- [TRECHO DA FONTE]
============

Em 13 de março de 64, João Goulart e Leonel Brizola discursaram em frente à Central do Brasil, no Rio, para cerca de 100 mil pessoas; 18 dias depois, os militares tomaram o poder

O dia em que Jango começou a cair

SÉRGIO DÁVILA
DA REPORTAGEM LOCAL

Naquela noite, Maria Teresa escolheu um vestido azul-piscina e optou por prender os cabelos negros no alto da cabeça. Quando subiu ao pequeno palanque de 1,60 metro de altura postado na praça da República, em frente à Central do Brasil, no Rio de Janeiro, fez-se silêncio entre os 100 mil presentes. Eram 19h44 de 13 de março de 1964.
Ela ainda não sabia, mas, aos 24 anos, a primeira-dama mais bonita que o país já teve participava do primeiro e último comício ao lado do marido, João Belchior Marques Goulart, 20 anos mais velho. Dezoito dias depois daquela noite, o presidente João Goulart, o Jango, seria apeado do poder por um golpe de generais que daria início à ditadura militar que vigeu até 1985.

============

- [ITENS FORNECIDOS]
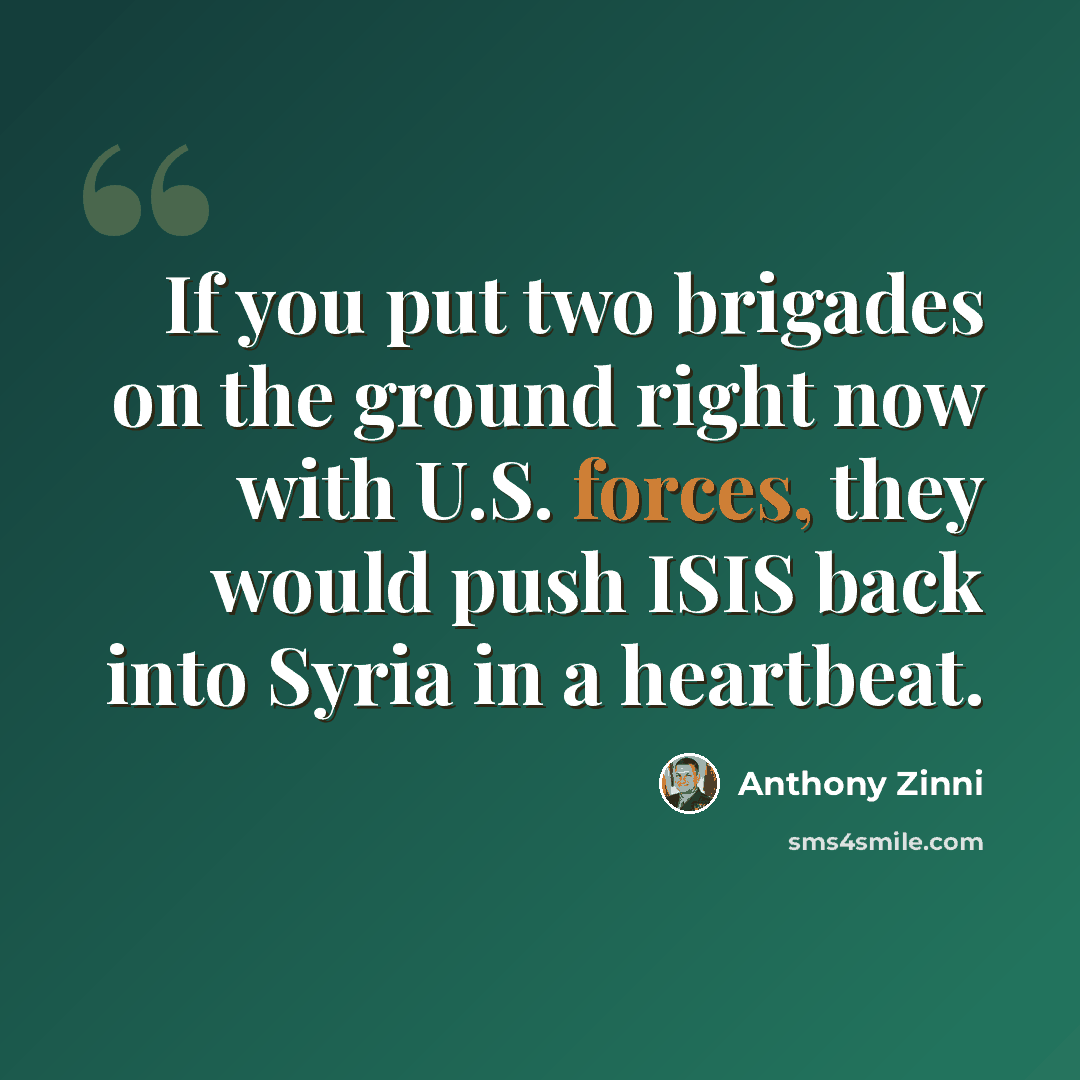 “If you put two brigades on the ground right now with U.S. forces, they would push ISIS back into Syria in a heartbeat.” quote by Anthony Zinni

============

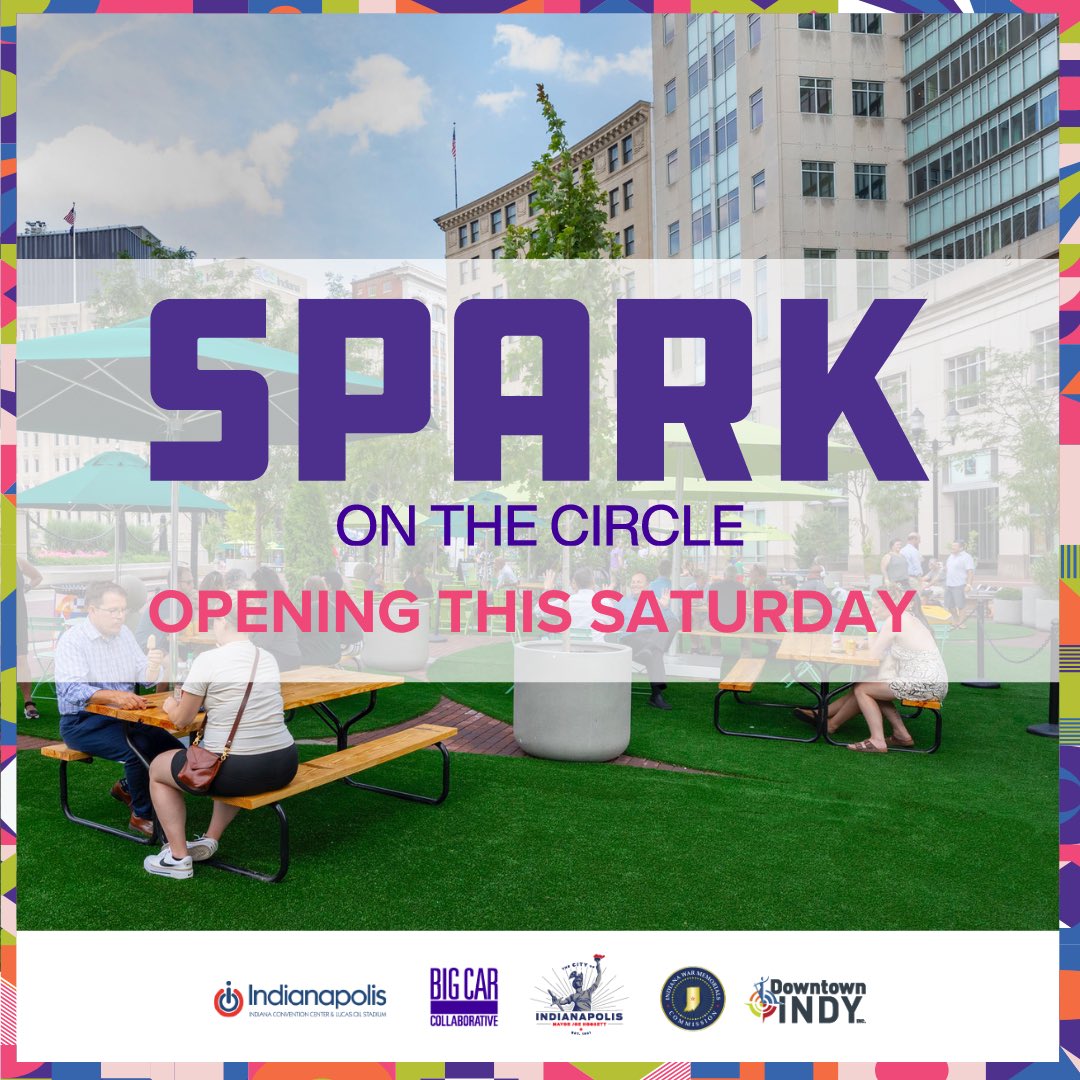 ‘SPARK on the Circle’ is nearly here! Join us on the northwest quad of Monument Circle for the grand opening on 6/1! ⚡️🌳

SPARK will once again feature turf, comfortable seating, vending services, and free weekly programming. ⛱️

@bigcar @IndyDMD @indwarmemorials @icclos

============

- [O QUE FAZER] Retome o texto sobre o comício de 13 de março de 1964 na Central do Brasil e dê continuidade a ele a partir da última frase.

- [RESULTADO]
Segundo alguns historiadores, o golpe viria de qualquer maneira, mas o que ficou conhecido como Comício da Central do Brasil o precipitou. Para outros, a concentração daquele dia serviu apenas para provocar os conspiradores e assim uni-los mais em torno do mesmo objetivo, derrubar Jango.
Em discurso de 65 minutos, João Goulart anunciou que havia assinado decreto que encampava todas as refinarias particulares de petróleo e outro que desapropriava e destinava à reforma agrária terras em torno de ferrovias e rodovias federais e pedia reforma urgente da Constituição, "acima da qual está o povo".
Na mesma noite, o então deputado federal (PTB) e ex-governador gaúcho Leonel Brizola sugeriria como "única solução" pacífica o fechamento do Congresso e a formação de uma assembléia constituinte, formada por "camponeses, operários, muitos sargentos e oficiais nacionalistas".
Quarenta anos depois, a Folha ouviu oradores e participantes do comício e analistas do período, que dão sua visão do que aconteceu naquela noite e de como ajudaria a mudar os rumos do país.

O clima político
O Brasil de março de 1964 era politicamente polarizado. Esquerdista, o Plano Trienal de Jango previa as chamadas reformas de base nos setores agrário, bancário, fiscal, educacional e eleitoral e desagradava aos setores mais conservadores, militares à frente.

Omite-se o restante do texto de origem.